I like the wake shots. The light on a wake in the morning is special and you've got a good eye to spot something interesting like that. Here's one I took last summer with a similar look to the water. I took a couple of just the wake, but can't seem to find them!


----------



## agteacher (Jun 29, 2005)

Pod-- I wish I could say we had good results, the tide was moving like crazy and the only thing that bit was the shell on the bottom, but the main thing is that we were fishing!!!

Bruce--Thanks, That morning the sun was nowhere to be found but that evening it just looked "2good" not to take a picture


----------



## Pod (Dec 11, 2004)

I guess we all think alike, here is a wake pic I took last spring. I was out running the boat by myself....my Daughter asked who was driving if I was taking pics. 

Bruce J, those are some serious looking reels!!


----------



## SEAHUNT186 (Dec 24, 2004)

Hey Pod, that's a NO WAKE ZONE!! Slow down!!







Just kidding......Great pics!!


----------



## Bruce J (Jun 27, 2004)

Pod, I took that shot in Honolulu. We chartered the "Magic" a 65 footer for the day of trolling hitless for 8 hours through "4-7 foot seas". Those big reels never got any action.

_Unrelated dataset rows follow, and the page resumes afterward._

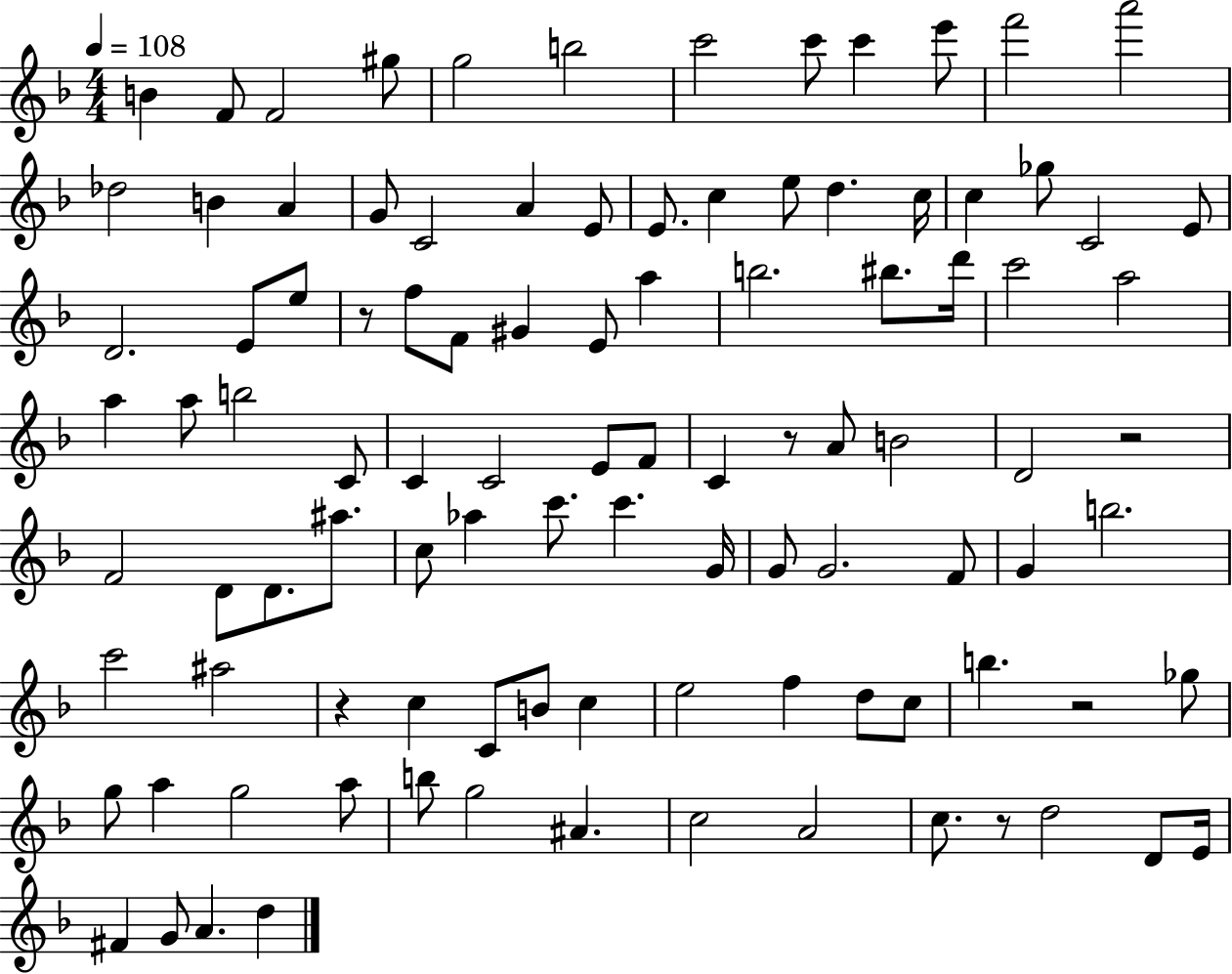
X:1
T:Untitled
M:4/4
L:1/4
K:F
B F/2 F2 ^g/2 g2 b2 c'2 c'/2 c' e'/2 f'2 a'2 _d2 B A G/2 C2 A E/2 E/2 c e/2 d c/4 c _g/2 C2 E/2 D2 E/2 e/2 z/2 f/2 F/2 ^G E/2 a b2 ^b/2 d'/4 c'2 a2 a a/2 b2 C/2 C C2 E/2 F/2 C z/2 A/2 B2 D2 z2 F2 D/2 D/2 ^a/2 c/2 _a c'/2 c' G/4 G/2 G2 F/2 G b2 c'2 ^a2 z c C/2 B/2 c e2 f d/2 c/2 b z2 _g/2 g/2 a g2 a/2 b/2 g2 ^A c2 A2 c/2 z/2 d2 D/2 E/4 ^F G/2 A d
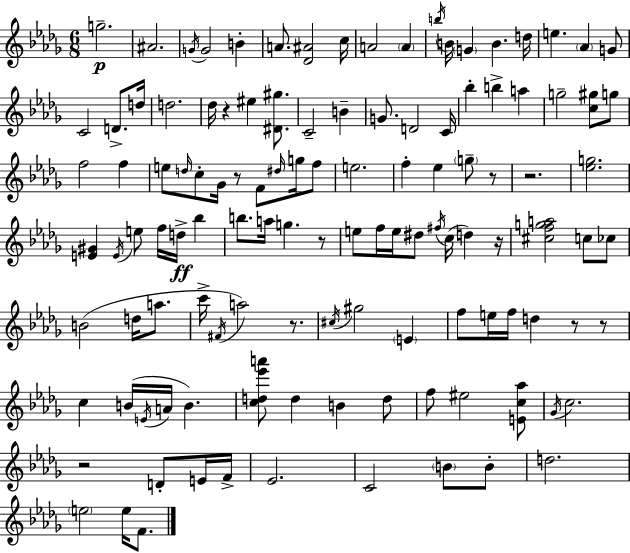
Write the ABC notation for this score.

X:1
T:Untitled
M:6/8
L:1/4
K:Bbm
g2 ^A2 G/4 G2 B A/2 [_D^A]2 c/4 A2 A b/4 B/4 G B d/4 e _A G/2 C2 D/2 d/4 d2 _d/4 z ^e [^D^g]/2 C2 B G/2 D2 C/4 _b b a g2 [c^g]/2 g/2 f2 f e/2 d/4 c/2 _G/4 z/2 F/2 ^d/4 g/4 f/2 e2 f _e g/2 z/2 z2 [_eg]2 [E^G] E/4 e/2 f/4 d/4 _b b/2 a/4 g z/2 e/2 f/4 e/4 ^d/2 ^f/4 c/4 d z/4 [^cfga]2 c/2 _c/2 B2 d/4 a/2 c'/4 ^F/4 a2 z/2 ^c/4 ^g2 E f/2 e/4 f/4 d z/2 z/2 c B/4 E/4 A/4 B [cd_e'a']/2 d B d/2 f/2 ^e2 [Ec_a]/2 _G/4 c2 z2 D/2 E/4 F/4 _E2 C2 B/2 B/2 d2 e2 e/4 F/2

I took the previous shot in the morning when we were still full of foolish optimism. That's my older son on the deck. As the hours of tossing around in the seas wore on, my younger son suffered in the cabin. Here's his pic, which I've titled "Mal de Mer". It pretty well summed up the day!


----------



## pelican (May 22, 2004)

Welcome, agteacher ... I like that first one ... makes me want to get out on the water now!

Here's one coming in from an offshore run last June ... luckily we were already in the ICW when the storm came up outa nowhere. 

Can you say WOT?


----------



## Mrs Backlasher (Dec 19, 2004)

Pelican,

Boy! I hope you outran that beastly-looking cloud!

BTW, guys, here's why I *can't* post up a "wake" photo. But I'll give you a good sunrise shot from Salt Lake (north of Drum Bay and Nick's Lake).


----------



## GoingCoastal (May 24, 2004)

Very nice Shots Randy. 
Last pic looks like your fishin Beasley's reef. 

bruce thats a very good pic too - Would make a good Cover photo for a off-Shore Magazine

Bob , you pic reminds me of a mansfield day . cept we had to go thru that to get home.

Dave


----------



## MarcusT (May 25, 2005)

Found a few wake pics.


----------



## pelican (May 22, 2004)

Now, THAT's the way to fish, Marcus!


----------



## Cutter (Jun 23, 2004)

great shots all around guys.. keep em comin


----------



## agteacher (Jun 29, 2005)

Dave your right we were right infront of T-head pier---good eye


----------